To the best of our knowledge, citharoxazole (277) was the first chlorinated oxazole-containing pyrrolo[4,3,2-de]quinoline from the Mediterranean deep-sea sponge Latrunculia (Biannulata) citharistae [155]. Culture of the marine fungus Penicillium sp. from a marine sediment resulted in the production of herqueioxazole (278), which was the first oxazole-containing phenalenone [156].

5. Conclusions

In recent decades, a tremendous number of 1,3-oxazole-containing alkaloids have been isolated and characterized from marine organisms, including marine invertebrates, nematodes, insects, vertebrates cyanobacteria, bacteria, and fungi. These substances possess unique chemical structures and exhibit a wide variety of biological properties. Many important marine-derived 1,3-oxazoles have great potential for the development of leading compounds in the search for new drugs and medicines. For example, mechercharmycin A (119) is a promising antitumor remedy, and (19Z)-halichondramide (168), neohalichondramide (175), and calyculin A–D (190, 200–202) have the potential to treat human leukemia cell line. Besides, plenty of these substances are potential antimicrobial agents, such as kocurin (118), TP-1161 (121) homopseudopteroxazole (272), and so on. However, (1) how to reduce cytotoxicity, (2) how to improve drug stability, and (3) how to make the drug work quickly and effectively in vivo still needs to be studied in further depth.

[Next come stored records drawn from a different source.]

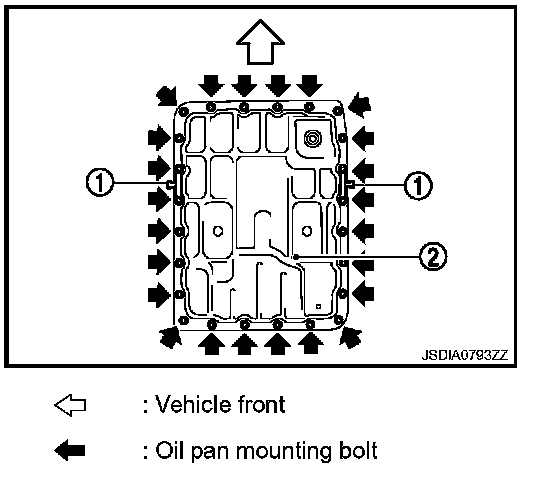 ①
①
②
JSDIA0793ZZ

: Vehicle front

: Oil pan mounting bolt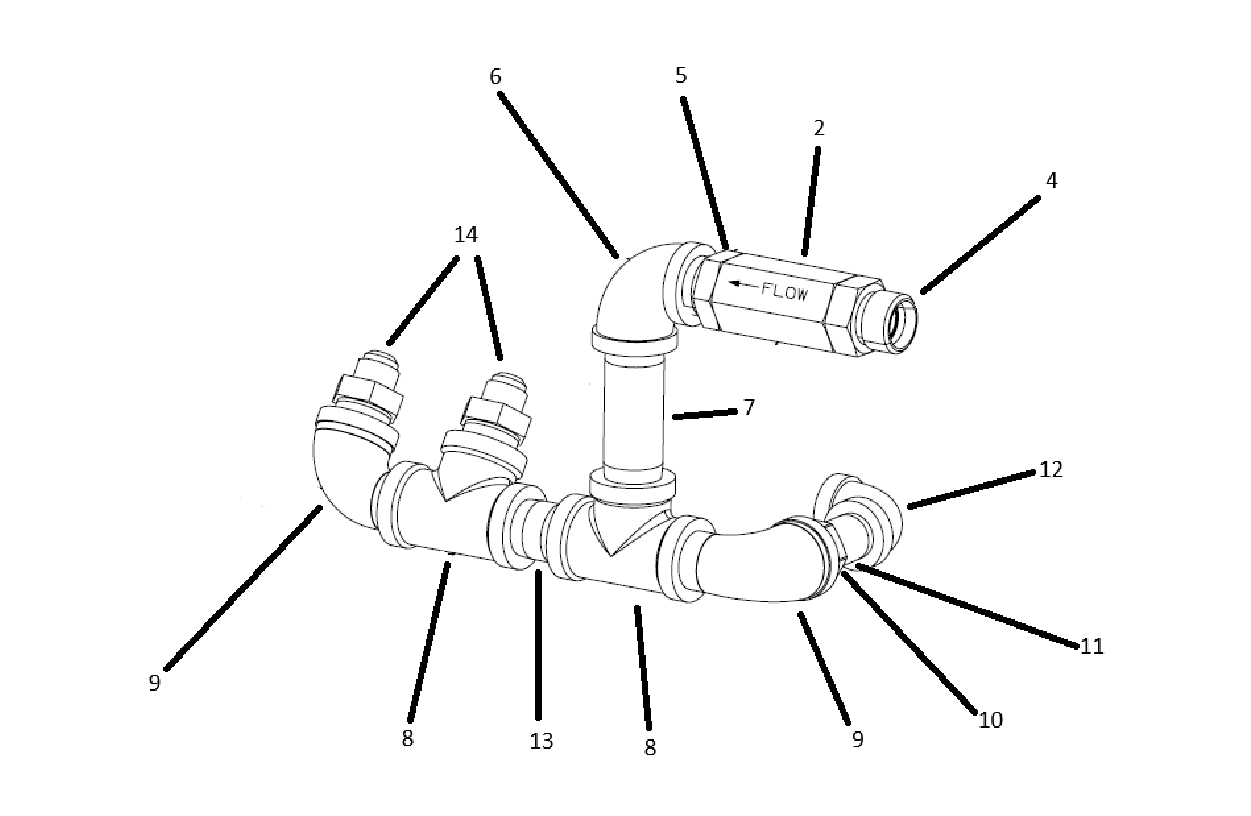 6
5
2
4
14
FLOW
7
12
9
8
13
8
9
10
11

In recent years, however, the number of new 1,3-oxazole derivatives from marine organisms has greatly decreased, since almost all accessible macroorganisms have been collected and chemically analyzed. Simultaneously, marine microorganisms are shown to be one prolific and unexploited source of bioactive natural products, owing to their species richness and abundant secondary metabolite BGCs, especially symbiotic microbes of marine sponges, seaweeds, mangroves and tunicates [164,165,166,167]. In order to discover novel marine microbe-derived 1,3-oxazoles for new drug discovery, more efforts should be made to conduct strain isolation and chemical study using a combination of classical methods (e.g., cultivation and fermentation, bioassay-guided fractionation, structure elucidation) and advanced analytical techniques (e.g., metabolomics, higher-field NMR instruments, probe technology), genome mining and engineering and microbial cultivating systems (e.g., OSMAC approach) [168].